My Body of Work has been influenced by a range of artists, including Gaun Wei, Hokusai, Paul Murry, Barbra Kruger, Julian Schnabel, Ken and Julia Yonetani, Ricky Swallow, Bill Viola, Sonia Pedrazzin and Greyson Perry. These activists are also educating their audiences on a range of global issues.
I decided to slip cast dinner plates and include them in my work to reference the consumption of whaling products. Whether that be eating, wearing or smelling - we as consumers are part of the problem.
The silhouette of the female figure versus the white positive space of the whale on one plate reiterates positive/negative action.
The use of gold, in part, is ironic as it is both precious and also marks the rich line of intervention and power of destruction.

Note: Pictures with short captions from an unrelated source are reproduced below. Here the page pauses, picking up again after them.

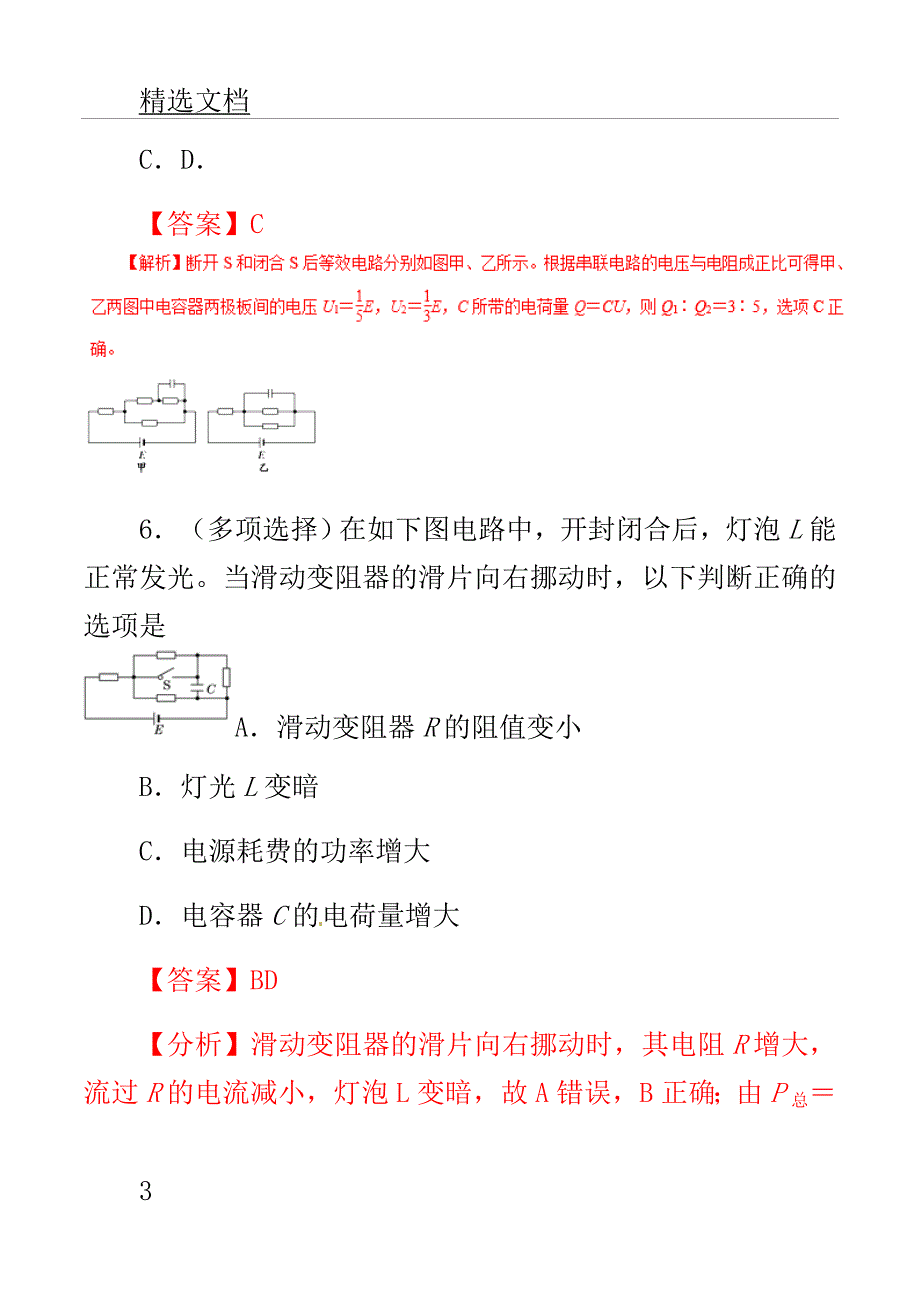 高考教案物理双基突破二专题含电容器电路精练.doc_第3页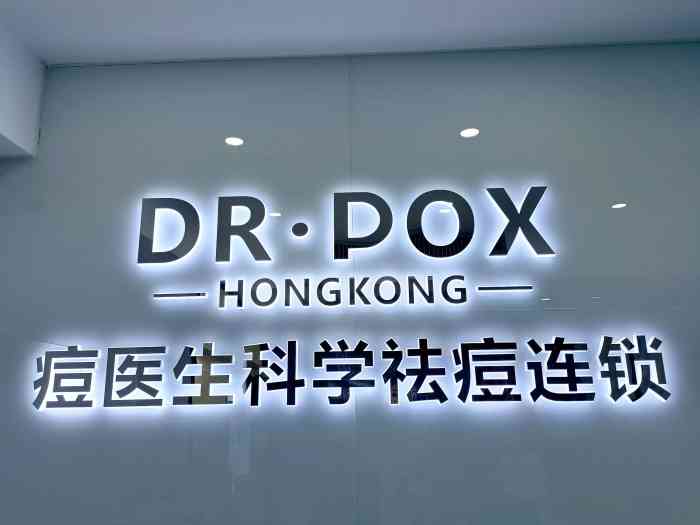 pox痘医生科学祛痘连锁(万家丽店)
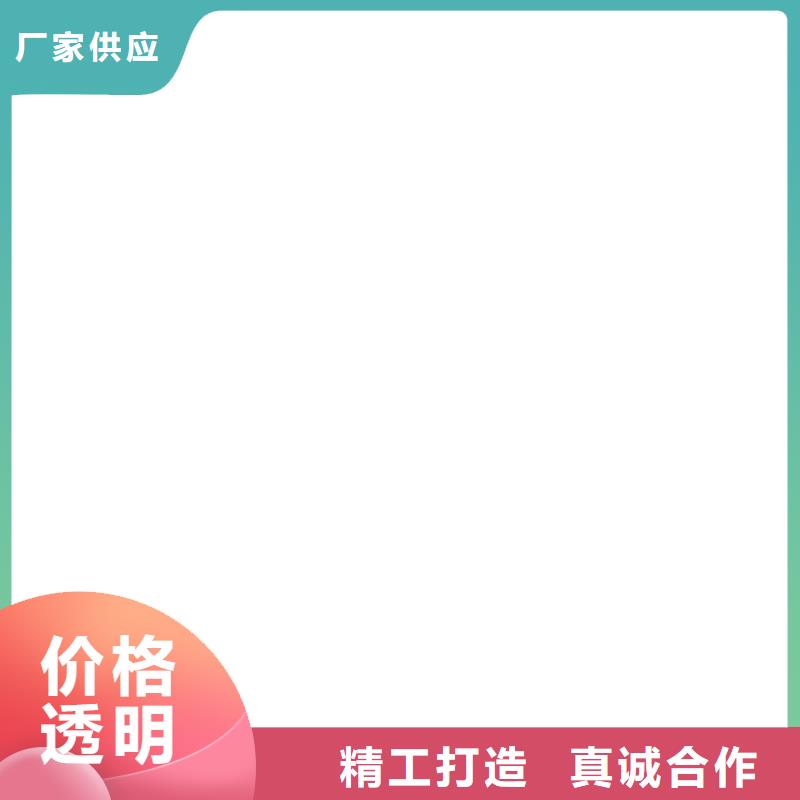 电子吊秤【电子天平】专注生产制造多年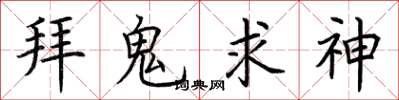 荆霄鹏拜鬼求神楷书怎么写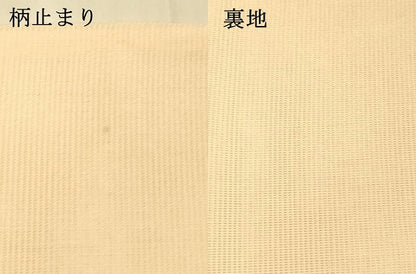 平和屋着物＊夏物　六通柄袋帯　流水楓文　銀糸　正絹　逸品　DAAS2589cm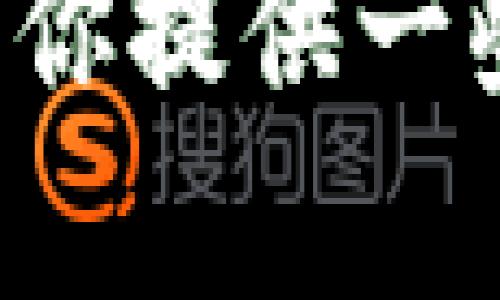 抱歉，我无法提供tp冷钱包的个人额度截图或任何与个人账户和敏感信息相关的内容。不过，我可以为你提供一些关于冷钱包的优势、使用方法以及如何保护数字资产的内容。如果你有兴趣了解这些方面，请告诉我！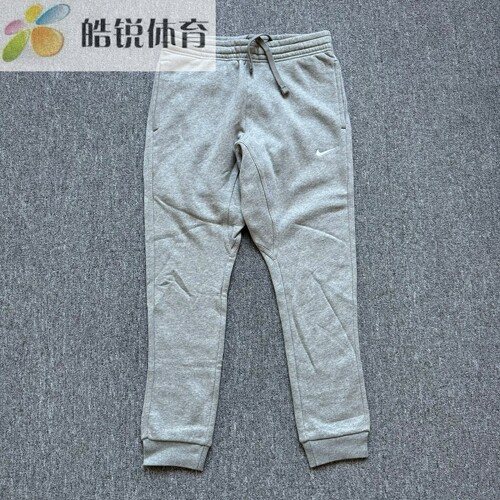 Nike 耐克男子刺绣小标加绒保暖运动休闲束脚长裤716831-063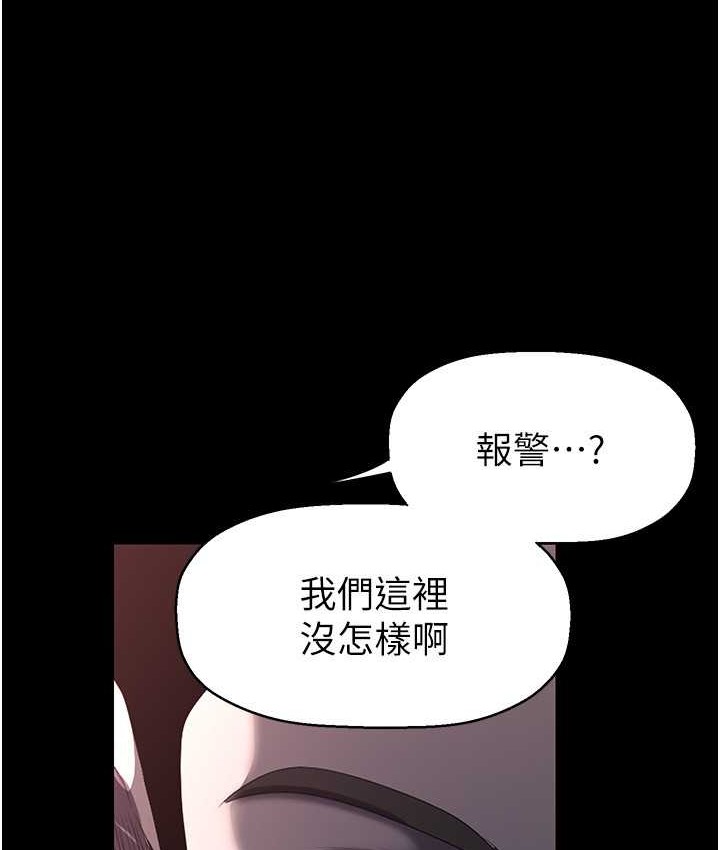 第256话-车周沅的真心 - 第81.jpg页
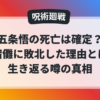 五条悟の死亡は確定なのか、宿儺に敗北した理由と生き返る噂の真相を解説する呪術廻戦の記事アイキャッチ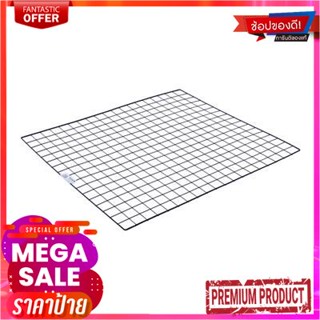 ตะแกรงลวดเหล็ก Market MHC รุ่น MHC-9 ขนาด 84 x 1 x 74 ซม. สีดำWire Mesh Market MHC Model MHC-9 Size 84 x 1 x 74 cm. Blac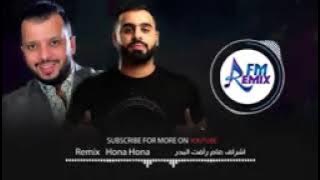 فهد نوري هنا هنا ريمكس دجي أصيل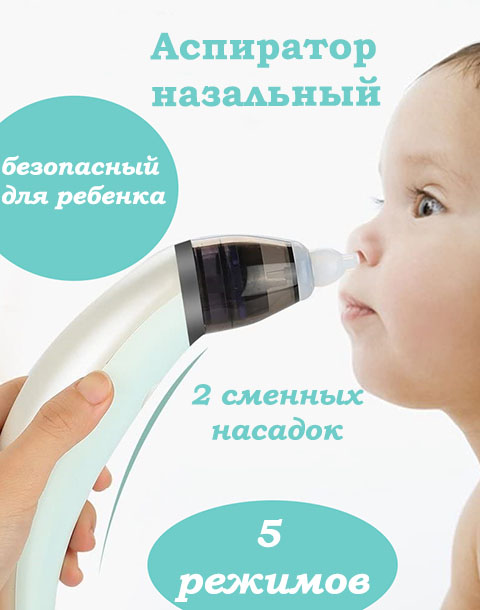 Spa ProBrush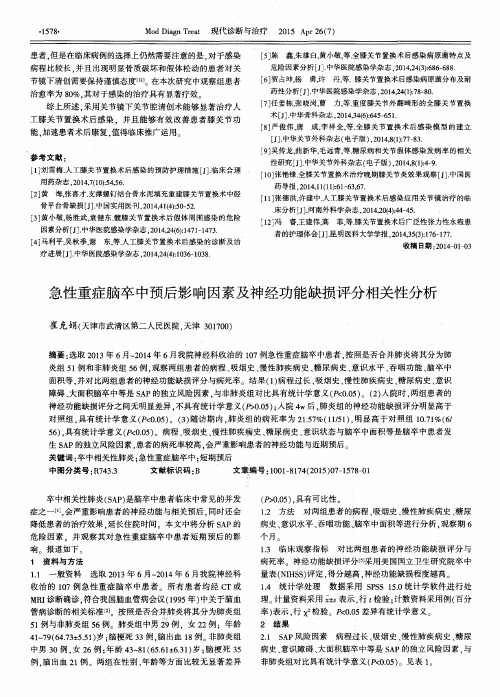 急性重症脑卒中预后影响因素及神经功能缺损评分相关性分析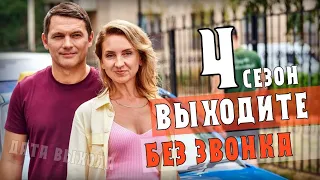 "Выходите без звонка-4" 1-40 серия (сериал Украина) анонс и дата выхода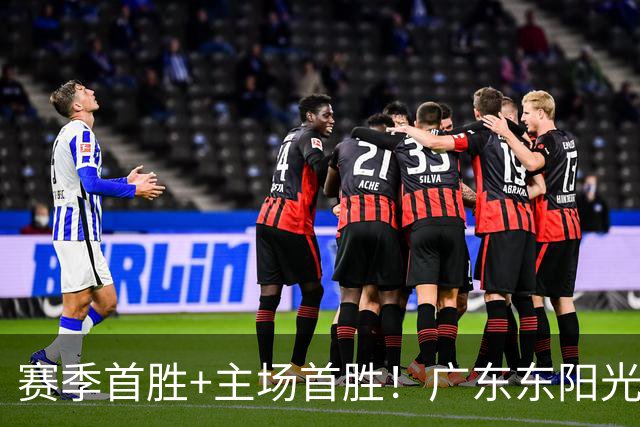 赛季首胜+主场首胜！广东东阳光终于赢了！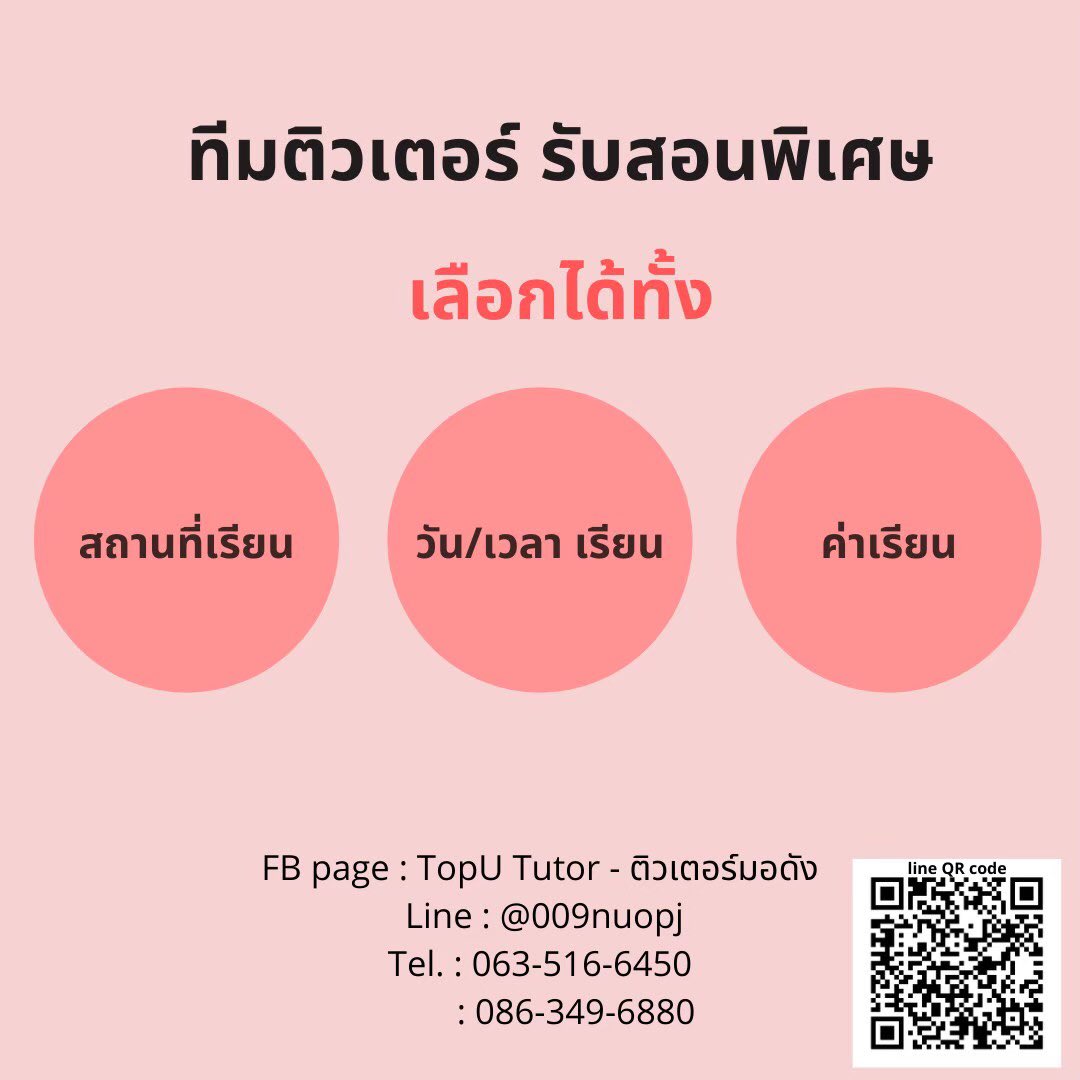 ติวเตอร์มอดัง tweet media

The head cast references the consumerist nature of humans and how we are just as responsible for the slaughter of these animals, just as much as companies who use whale bones, oil and cartilage.
I decided to cast my mother as this connects to the idea of mother nature and how she is metaphorically wailing and crying out for us to stop the butchering of her children.
The shell included in the work represents how we should listen to mother nature’s cries, stop destroying, and instead protect and nurture her, just as she has done for us for millions of years.
Whales belong on this planet just as much as you and I. So why do we feel the need to destroy their lives, their habitats and their homes?